Marion Piddington's works include books and pamphlets, various societies publications and newsletters, and publicised through articles in newspapers and magazines. Her correspondence was retained and has been examined in later research. Her own papers include a response from Sigmund Freud to her proposals, polite but dismissive of her ideas for single mothers and foresaw disastrous consequences in the absence of sexual relations. Piddingtons's views found more favour with Marie Stopes, an English activist, and shared her opinion that motherhood could exist independently of sex and marriage.

A summary of her lectures was issued as Tell Them! or the Second Stage of Mothercraft (1926), following her earlier pamphlet entitled "The Unmarried Mother and Her Child" (1923). In 1916 she had published her adaptation of the ideas founded in eugenics, perhaps in response to the 1912 conference in London, Via Nuova; or Science and Maternity, a story or parable of a woman left without a suitable partner by the gender imbalance of young men lost in war. The central character is moved by religious and national fervour and becomes a single mother with the 'aid of science', a scarcely veiled depiction of her own progressive ideas. Her novel was published under the pseudonym 'Lois'.

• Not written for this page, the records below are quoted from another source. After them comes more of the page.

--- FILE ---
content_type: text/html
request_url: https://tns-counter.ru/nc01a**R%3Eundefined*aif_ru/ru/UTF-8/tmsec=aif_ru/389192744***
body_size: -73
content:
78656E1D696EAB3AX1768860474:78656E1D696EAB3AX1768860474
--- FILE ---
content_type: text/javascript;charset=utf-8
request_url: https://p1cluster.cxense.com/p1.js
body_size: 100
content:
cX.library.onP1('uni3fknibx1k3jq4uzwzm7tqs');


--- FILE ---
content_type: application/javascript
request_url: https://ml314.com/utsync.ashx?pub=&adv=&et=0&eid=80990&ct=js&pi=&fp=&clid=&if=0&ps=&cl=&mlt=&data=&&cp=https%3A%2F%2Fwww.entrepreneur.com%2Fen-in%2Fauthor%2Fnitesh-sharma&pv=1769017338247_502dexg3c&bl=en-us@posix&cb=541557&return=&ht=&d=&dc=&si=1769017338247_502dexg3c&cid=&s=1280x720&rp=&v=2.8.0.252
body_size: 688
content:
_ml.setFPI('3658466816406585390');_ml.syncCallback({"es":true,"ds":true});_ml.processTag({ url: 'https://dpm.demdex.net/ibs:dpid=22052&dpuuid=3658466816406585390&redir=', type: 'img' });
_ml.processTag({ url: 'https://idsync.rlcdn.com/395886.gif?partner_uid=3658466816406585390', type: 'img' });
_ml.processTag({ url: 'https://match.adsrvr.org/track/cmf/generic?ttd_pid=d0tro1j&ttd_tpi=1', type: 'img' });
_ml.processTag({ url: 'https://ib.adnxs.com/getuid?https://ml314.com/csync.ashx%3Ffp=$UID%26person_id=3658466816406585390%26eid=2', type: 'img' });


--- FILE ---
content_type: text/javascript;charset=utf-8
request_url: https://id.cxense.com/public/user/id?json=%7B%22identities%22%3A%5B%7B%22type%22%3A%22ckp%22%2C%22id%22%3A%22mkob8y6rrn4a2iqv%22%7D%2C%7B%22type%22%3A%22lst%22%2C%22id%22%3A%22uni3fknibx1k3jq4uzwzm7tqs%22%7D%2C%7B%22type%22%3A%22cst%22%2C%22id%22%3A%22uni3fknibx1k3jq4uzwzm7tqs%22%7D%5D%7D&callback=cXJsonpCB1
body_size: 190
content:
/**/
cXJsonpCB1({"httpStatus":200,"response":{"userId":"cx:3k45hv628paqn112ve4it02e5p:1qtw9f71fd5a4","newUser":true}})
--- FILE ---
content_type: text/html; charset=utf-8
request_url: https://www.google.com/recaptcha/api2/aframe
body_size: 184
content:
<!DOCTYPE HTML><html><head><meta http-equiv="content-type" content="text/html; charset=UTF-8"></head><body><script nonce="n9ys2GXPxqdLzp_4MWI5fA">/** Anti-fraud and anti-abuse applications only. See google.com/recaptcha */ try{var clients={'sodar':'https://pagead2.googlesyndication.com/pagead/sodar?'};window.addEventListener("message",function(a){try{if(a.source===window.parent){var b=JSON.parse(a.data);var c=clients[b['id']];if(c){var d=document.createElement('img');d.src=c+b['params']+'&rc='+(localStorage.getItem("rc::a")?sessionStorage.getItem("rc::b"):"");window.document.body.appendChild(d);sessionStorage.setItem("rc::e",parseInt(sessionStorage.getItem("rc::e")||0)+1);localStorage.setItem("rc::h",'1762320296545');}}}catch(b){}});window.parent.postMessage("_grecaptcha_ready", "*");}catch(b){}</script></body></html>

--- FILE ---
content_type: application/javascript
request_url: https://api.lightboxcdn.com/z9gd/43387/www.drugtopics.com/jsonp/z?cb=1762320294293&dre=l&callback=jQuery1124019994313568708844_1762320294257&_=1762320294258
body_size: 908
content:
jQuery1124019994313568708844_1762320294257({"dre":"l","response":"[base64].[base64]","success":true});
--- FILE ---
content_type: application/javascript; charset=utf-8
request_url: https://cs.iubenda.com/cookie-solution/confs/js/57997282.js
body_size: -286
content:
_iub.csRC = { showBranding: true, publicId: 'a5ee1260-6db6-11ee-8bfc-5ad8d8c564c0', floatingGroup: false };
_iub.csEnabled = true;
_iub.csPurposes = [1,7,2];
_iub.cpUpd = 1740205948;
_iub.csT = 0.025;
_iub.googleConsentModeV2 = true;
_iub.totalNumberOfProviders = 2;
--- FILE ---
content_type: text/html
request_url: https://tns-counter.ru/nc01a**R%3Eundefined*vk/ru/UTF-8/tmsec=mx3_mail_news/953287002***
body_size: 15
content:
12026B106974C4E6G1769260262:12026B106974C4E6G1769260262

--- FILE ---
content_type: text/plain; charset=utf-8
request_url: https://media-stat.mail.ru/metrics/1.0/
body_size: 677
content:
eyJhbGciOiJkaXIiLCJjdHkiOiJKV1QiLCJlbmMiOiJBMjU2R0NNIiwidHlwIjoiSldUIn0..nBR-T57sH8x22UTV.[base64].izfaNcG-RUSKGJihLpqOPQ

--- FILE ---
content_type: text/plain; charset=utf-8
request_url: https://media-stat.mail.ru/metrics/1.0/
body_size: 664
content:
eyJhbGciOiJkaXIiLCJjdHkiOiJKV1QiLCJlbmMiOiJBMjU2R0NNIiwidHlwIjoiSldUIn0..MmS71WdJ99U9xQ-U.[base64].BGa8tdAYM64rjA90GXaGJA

Working as a publicist, Piddington sought to associate herself with nominally allied groups and agencies in pursuit of her causes, but shifted allegiance when the objectives contradicted her own views. She was a founding member of the Racial Hygiene Association of New South Wales in 1926, and through them gave lectures on sexual education, but disassociated herself when their objectives turned against her promotion of public education on sex, procreation and unconventional parenting. A rival organisation was formed by her in reaction to the RHC lobbying for the ban of Stope's book Contraception, which she succeeded in having lifted.

== Legacy ==
Marion Piddington's contribution to the history of the eugenics movements was international, but overlooked in the studies of the British and American organisations. She became well known in her lifetime for promotion of social causes, but overshadowed by the works of her husband in the courts and parliament during politically turbulent periods. Her own positions and character presented difficulties to later researchers, mixing sexual emancipation with the objectives of the eugenic movements, and the first major study of her life was not presented until the 1988 entry in the Australian Dictionary of Biography.